De acordo com dados inéditos de uma plataforma de inteligência jurídica, o elevado volume de processos reflete tanto a incidência quanto a capacidade institucional de registro e tramitação dessas ações. A taxa do Rio é de aproximadamente 4.879,1 processos por 100 mil habitantes, um indicador que evidencia a frequência das ocorrências e a atuação do sistema judicial na tentativa de enfrentamento.

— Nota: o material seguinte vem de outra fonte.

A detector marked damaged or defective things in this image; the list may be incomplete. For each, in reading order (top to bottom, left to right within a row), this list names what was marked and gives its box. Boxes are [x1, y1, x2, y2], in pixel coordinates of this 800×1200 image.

Durante a 32ª edição da Semana da Justiça pela Paz em Casa, ocorrida entre os dias 9 e 13 de março, o Tribunal de Justiça do Rio de Janeiro divulgou informações acerca das ações realizadas pelo Núcleo de Promoção de Políticas Especiais de Enfrentamento à Violência Doméstica e Familiar (Nupevid). Nesses dias, foram atendidas 4.491 pessoas por meio de audiências, sentenças e medidas protetivas. Destes, 1.760 processos resultaram em sentenças relativas a casos de violência contra a mulher no ambiente doméstico, e 1.163 decisões de medidas protetivas de urgência foram concedidas a mulheres sob ameaça.
Dados do Observatório Judicial de Violência Contra a Mulher indicam que, somente nos primeiros meses de 2026, o Tribunal de Justiça realizou 3.808 audiências relacionadas ao tema. Além disso, o governo municipal lançou a quinta edição do Mapa da Mulher Carioca, instrumento que reforça a necessidade de estratégias para combater a violência de gênero, além de promover a autonomia econômica de mulheres vítimas de violência.
Para especialistas e representantes de órgãos públicos, a elaboração de diagnósticos precisos é fundamental para desenvolver políticas eficientes de enfrentamento ao feminicídio, à violência de gênero, à desigualdade e à pobreza. O cenário atual reforça a importância de ações integradas na tentativa de promover a segurança e os direitos das mulheres na região.